- [READING TEXT]
▼▼▼
There’s not much happening tonight. Stinson Park is hosting a post-punk cover band called The Damones. This was originally supposed to happen a few weeks ago but was rained out. No, this is not original music, but it could be fun, and it’s a departure for the Stinson Park series. And it’s free. Runs from 7 to 10 p.m. 

Moving onto a very busy Saturday…

Top of the order is the screening of the Cog Factory Documentary at The Waiting Room. I could have sworn this movie had already been released online. At any rate, here’s your chance to see it if you haven’t already. She screening starts at 7 p.m. and will be followed by a discussion, and then a live performance from The Wagon Blasters, probably around 9 p.m. UN-T.I.L. also is on the program. $15.
▲▲▲
[Items listed in a dataset]
▼▼▼
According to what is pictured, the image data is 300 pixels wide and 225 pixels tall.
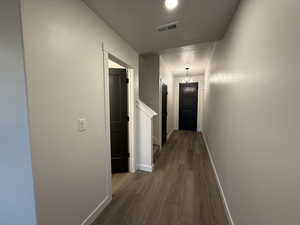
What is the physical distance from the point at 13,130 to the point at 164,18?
1898 mm

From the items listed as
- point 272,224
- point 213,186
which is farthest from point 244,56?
point 213,186

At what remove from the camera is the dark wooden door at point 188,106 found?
621 centimetres

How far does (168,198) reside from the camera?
195 cm

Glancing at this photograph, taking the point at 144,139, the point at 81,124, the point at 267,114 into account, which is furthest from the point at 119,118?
the point at 267,114

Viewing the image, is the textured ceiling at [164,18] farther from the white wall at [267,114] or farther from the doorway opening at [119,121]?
the doorway opening at [119,121]

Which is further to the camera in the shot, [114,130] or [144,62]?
[144,62]

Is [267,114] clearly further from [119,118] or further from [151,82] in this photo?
[151,82]

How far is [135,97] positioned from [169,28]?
128cm

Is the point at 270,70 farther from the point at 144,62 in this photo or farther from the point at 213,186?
the point at 144,62

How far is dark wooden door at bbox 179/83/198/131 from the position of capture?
20.4ft

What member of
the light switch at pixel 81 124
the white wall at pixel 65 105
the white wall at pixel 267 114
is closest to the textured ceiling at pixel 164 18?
the white wall at pixel 65 105

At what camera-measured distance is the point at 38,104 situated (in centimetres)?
97

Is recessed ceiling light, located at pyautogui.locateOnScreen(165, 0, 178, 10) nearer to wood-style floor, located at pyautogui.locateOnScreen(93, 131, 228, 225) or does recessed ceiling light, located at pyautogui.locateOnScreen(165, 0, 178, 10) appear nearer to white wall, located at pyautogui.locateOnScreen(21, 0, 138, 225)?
white wall, located at pyautogui.locateOnScreen(21, 0, 138, 225)

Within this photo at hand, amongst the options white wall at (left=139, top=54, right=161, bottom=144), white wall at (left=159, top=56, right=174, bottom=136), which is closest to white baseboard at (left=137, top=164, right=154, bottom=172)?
white wall at (left=139, top=54, right=161, bottom=144)
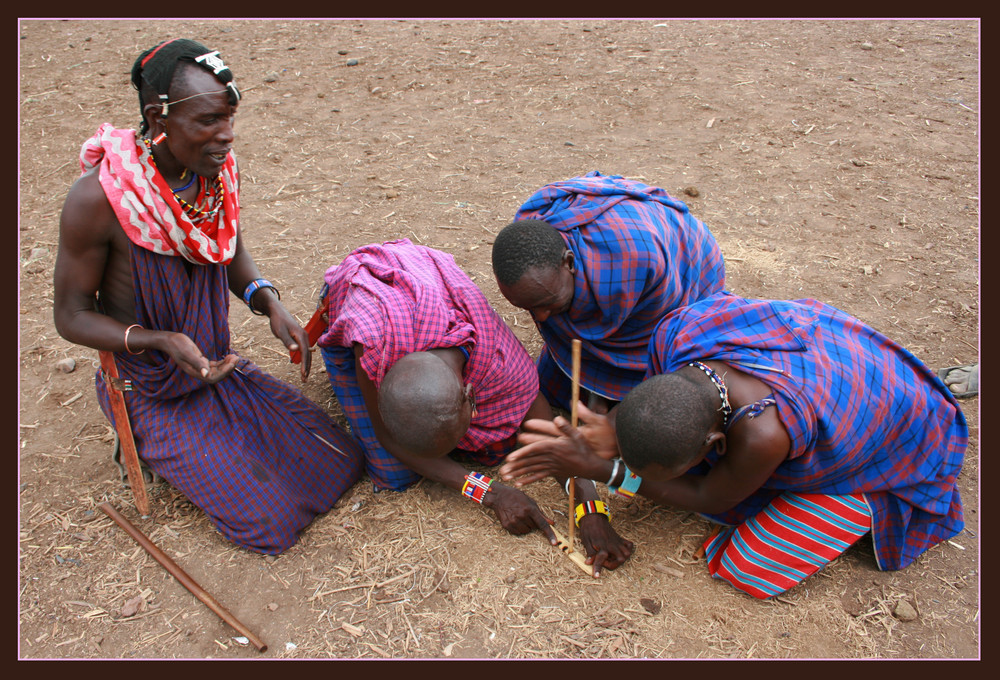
▲▲▲
- [TO-DO LIST]
1. Reproduce the events roundup from "There’s not much" up to and including "7 to 10 p.m.", substituting "Memorial Park" for "Stinson Park".
2. Proceed with the events roundup, picking up after its final sentence.
These rows have no connection to the events roundup.

- [WRITTEN RESPONSES]
1.
There’s not much happening tonight. Memorial Park is hosting a post-punk cover band called The Damones. This was originally supposed to happen a few weeks ago but was rained out. No, this is not original music, but it could be fun, and it’s a departure for the Memorial Park series. And it’s free. Runs from 7 to 10 p.m.

2.
Meanwhile, across town at fabulous O’Leaver’s, The Club is hosting its monthly rock show. Headlining is Breakers, a newish band featuring Matt Focht of Head of Femur with Chris Yambor and Robert Little. In the middle slot The Sun-Less Trio celebrating the release of their new record, Cemetary Road. And opening is a new project from Lincoln’s Eric Maly (Fair Moans, Hi Ho Silverfox, Slow Pioneers) called The Obscurants. Joining Maly in the band are Shawn Williams, drums; Jon Ruff, bass; Danny Carraher, guitar; Chris Maly, guitar; and Emma Nelson on violin. Whew! You get all this entertainment for a mere $10. Show starts at 9 p.m.

Also Saturday night, Petshop in Benson (just south of the old Barley Street Tavern) is hosting a show with FLT RTH, Specter Poetics and Jeff in Leather. $5, 10 p.m.

Finally on Sunday, Denver grunge rockers Pink Fuzz play at The Sydney in Benson with Hussies. $10 9 p.m.

And that’s all I got. If I missed your show, put it in the comments section. Have a great weekend.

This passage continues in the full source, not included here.